----- Textauszug -----

Selbst wenn der Mensch also auf seinen Werken visuell nur am Rande - tot oder im Hintergrund – erscheint, steht er doch eigentlich im Zentrum der Unternehmung. Die minutiösen Tierdarstellungen, die auf den ersten Blick Gedanken an rein naturwissenschaftliche Bestandsaufnahmen wachrufen, werden bei genauerem Hinsehen zu Allegorien zeitloser kollektiver Ängste, die Bilderzählungen zu erstarrten (Alp-)Träumen einer naturentfremdeten, traumatisierten Menschheit.

-----

Arbeitsauftrag A:
Wozu werden die minutiösen Tierdarstellungen laut dem Textauszug bei genauerem Hinsehen?
Arbeitsauftrag B:
Schreibe den Textauszug über die Tierdarstellungen im Anschluss an seinen letzten Satz weiter.
Das Material stammt aus einer anderen Quelle als der Textauszug.

----- Bereitgestelltes Material -----

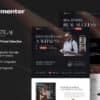 Vestigae – Investigators Private Detective Elementor Template Kit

-----

Ergebnis A:
Zu Allegorien zeitloser kollektiver Ängste.

Ergebnis B:
Das Bestiarium erscheint also als eine psychologisch entlarvende Satire auf den menschlichen Fortschrittsglauben und ein falsch verstandenes Zivilisationsstreben. Dies gilt ebenso für den Fortschritt auf ästhetischer Ebene: eine allgemeine Aussage über den historischen wie zeitgenössischen Menschen verknüpft Ford mit einer ebenso zeitlosen, nicht in stilistische Schemata einzuordnenden visuellen Sprache, die sich die Freiheit nimmt, das ästhetische Diktat der Gegenwartskunst zu ignorieren. Auf diese Weise initiiert die Ausstellung durchaus berechtigt die Frage, wie zeitgenössische Kunst eigentlich auszusehen und was sie inhaltlich zu leisten hat.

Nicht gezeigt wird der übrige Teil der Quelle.